*What needs to be done:* Copy out the records below with every "rocky shoreline" changed to "stony shoreline", keeping all else the same.
— START OF Entries supplied —
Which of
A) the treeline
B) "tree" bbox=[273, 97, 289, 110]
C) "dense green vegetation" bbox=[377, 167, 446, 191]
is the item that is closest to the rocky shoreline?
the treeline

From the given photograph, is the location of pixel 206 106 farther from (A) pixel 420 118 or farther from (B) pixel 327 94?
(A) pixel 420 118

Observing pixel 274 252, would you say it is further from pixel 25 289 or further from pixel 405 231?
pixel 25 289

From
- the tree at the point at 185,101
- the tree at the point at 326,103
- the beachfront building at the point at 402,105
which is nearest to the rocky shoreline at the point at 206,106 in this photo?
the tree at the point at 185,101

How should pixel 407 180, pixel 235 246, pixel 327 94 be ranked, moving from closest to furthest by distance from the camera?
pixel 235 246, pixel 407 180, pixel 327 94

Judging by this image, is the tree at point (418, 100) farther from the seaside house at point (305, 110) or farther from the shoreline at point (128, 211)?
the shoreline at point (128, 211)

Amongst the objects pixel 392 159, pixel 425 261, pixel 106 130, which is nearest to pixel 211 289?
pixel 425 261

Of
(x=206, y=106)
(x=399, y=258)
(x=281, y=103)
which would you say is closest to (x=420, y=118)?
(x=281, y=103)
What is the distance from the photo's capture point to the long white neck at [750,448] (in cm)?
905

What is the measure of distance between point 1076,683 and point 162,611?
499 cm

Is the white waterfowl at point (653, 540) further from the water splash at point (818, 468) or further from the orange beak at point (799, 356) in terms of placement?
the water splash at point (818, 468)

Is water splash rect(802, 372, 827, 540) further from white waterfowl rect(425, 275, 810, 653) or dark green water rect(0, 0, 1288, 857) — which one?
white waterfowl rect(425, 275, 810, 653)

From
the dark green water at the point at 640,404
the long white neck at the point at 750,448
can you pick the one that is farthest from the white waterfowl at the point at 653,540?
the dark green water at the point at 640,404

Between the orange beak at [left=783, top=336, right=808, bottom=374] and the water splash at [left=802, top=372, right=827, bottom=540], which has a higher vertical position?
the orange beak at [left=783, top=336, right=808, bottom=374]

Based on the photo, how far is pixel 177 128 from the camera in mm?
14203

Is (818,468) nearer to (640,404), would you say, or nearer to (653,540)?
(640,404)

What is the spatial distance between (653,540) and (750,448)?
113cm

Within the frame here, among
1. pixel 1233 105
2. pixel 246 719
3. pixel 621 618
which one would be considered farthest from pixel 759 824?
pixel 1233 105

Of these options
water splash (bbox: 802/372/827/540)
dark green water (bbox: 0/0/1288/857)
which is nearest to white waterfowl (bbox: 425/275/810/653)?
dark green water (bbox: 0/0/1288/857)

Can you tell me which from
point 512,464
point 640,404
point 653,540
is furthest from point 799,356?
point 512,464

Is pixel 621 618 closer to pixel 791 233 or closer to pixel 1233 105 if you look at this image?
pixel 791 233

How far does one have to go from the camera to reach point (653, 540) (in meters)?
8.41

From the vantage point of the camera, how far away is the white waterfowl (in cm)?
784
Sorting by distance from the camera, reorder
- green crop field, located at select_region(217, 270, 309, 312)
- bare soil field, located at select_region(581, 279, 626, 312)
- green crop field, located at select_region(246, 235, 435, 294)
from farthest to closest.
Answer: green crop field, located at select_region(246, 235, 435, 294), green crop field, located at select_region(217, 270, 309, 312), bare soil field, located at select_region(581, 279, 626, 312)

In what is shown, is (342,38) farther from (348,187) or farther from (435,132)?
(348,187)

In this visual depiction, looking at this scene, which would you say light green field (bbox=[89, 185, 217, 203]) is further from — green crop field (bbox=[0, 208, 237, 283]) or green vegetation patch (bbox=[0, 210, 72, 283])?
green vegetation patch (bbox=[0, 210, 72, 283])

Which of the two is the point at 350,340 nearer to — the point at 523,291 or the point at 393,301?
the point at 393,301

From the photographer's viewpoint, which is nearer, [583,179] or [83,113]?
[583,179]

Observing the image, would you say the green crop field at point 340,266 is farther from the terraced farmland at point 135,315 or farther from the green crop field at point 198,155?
— END OF Entries supplied —
*Full response:*
Which of
A) the treeline
B) "tree" bbox=[273, 97, 289, 110]
C) "dense green vegetation" bbox=[377, 167, 446, 191]
is the item that is closest to the stony shoreline?
the treeline

From the given photograph, is the location of pixel 206 106 farther from (A) pixel 420 118 or farther from (B) pixel 327 94?
(A) pixel 420 118

Observing pixel 274 252, would you say it is further from pixel 25 289 or further from pixel 405 231?
pixel 25 289

From
- the tree at the point at 185,101
- the tree at the point at 326,103
- the beachfront building at the point at 402,105
which is nearest to the stony shoreline at the point at 206,106 in this photo?
the tree at the point at 185,101

How should pixel 407 180, pixel 235 246, pixel 327 94 be ranked, moving from closest to furthest by distance from the camera?
pixel 235 246, pixel 407 180, pixel 327 94

Judging by this image, is the tree at point (418, 100) farther from the seaside house at point (305, 110) or farther from the shoreline at point (128, 211)?
the shoreline at point (128, 211)

Amongst the objects pixel 392 159, pixel 425 261, pixel 106 130, which is nearest to pixel 211 289?
pixel 425 261

Of
(x=206, y=106)
(x=399, y=258)
(x=281, y=103)
which would you say is closest to (x=420, y=118)?
(x=281, y=103)
What is the distance from the photo's capture point to the long white neck at [750,448] (in cm)?
905

What is the measure of distance between point 1076,683 and point 162,611?
499 cm

Is the white waterfowl at point (653, 540) further from the water splash at point (818, 468) or further from the orange beak at point (799, 356) in terms of placement?
the water splash at point (818, 468)

Is water splash rect(802, 372, 827, 540) further from white waterfowl rect(425, 275, 810, 653) or dark green water rect(0, 0, 1288, 857) — which one?
white waterfowl rect(425, 275, 810, 653)

From
the dark green water at the point at 640,404
the long white neck at the point at 750,448
can you pick the one that is farthest from the white waterfowl at the point at 653,540?
the dark green water at the point at 640,404

Between the orange beak at [left=783, top=336, right=808, bottom=374] and the water splash at [left=802, top=372, right=827, bottom=540], which has a higher vertical position?
the orange beak at [left=783, top=336, right=808, bottom=374]

Based on the photo, how far is pixel 177 128 from the camera in mm?
14203

Is (818,468) nearer to (640,404), would you say, or nearer to (653,540)?
(640,404)

What is the spatial distance between (653,540) and (750,448)?
113cm

Within the frame here, among
1. pixel 1233 105
2. pixel 246 719
3. pixel 621 618
which one would be considered farthest from pixel 759 824?
pixel 1233 105

Of these options
water splash (bbox: 802/372/827/540)
dark green water (bbox: 0/0/1288/857)
which is nearest to white waterfowl (bbox: 425/275/810/653)?
dark green water (bbox: 0/0/1288/857)

Can you tell me which from
point 512,464
point 640,404
point 653,540
is furthest from point 799,356?
point 512,464

Is pixel 621 618 closer to pixel 791 233 or closer to pixel 1233 105 if you look at this image?
pixel 791 233

How far does one have to go from the camera to reach point (653, 540) (in meters)?
8.41

From the vantage point of the camera, how far away is the white waterfowl (in cm)?
784
Sorting by distance from the camera, reorder
- green crop field, located at select_region(217, 270, 309, 312)
- bare soil field, located at select_region(581, 279, 626, 312)
- green crop field, located at select_region(246, 235, 435, 294)
from farthest to closest.
Answer: green crop field, located at select_region(246, 235, 435, 294), green crop field, located at select_region(217, 270, 309, 312), bare soil field, located at select_region(581, 279, 626, 312)

In what is shown, is (342,38) farther from (348,187) or farther from (435,132)?
(348,187)

In this visual depiction, looking at this scene, which would you say light green field (bbox=[89, 185, 217, 203]) is further from — green crop field (bbox=[0, 208, 237, 283]) or green vegetation patch (bbox=[0, 210, 72, 283])?
green vegetation patch (bbox=[0, 210, 72, 283])

Which of the two is the point at 350,340 nearer to — the point at 523,291 or the point at 393,301?
the point at 393,301

From the photographer's viewpoint, which is nearer, [583,179] or [83,113]?
[583,179]

Observing the image, would you say the green crop field at point 340,266 is farther from the terraced farmland at point 135,315 or farther from the green crop field at point 198,155?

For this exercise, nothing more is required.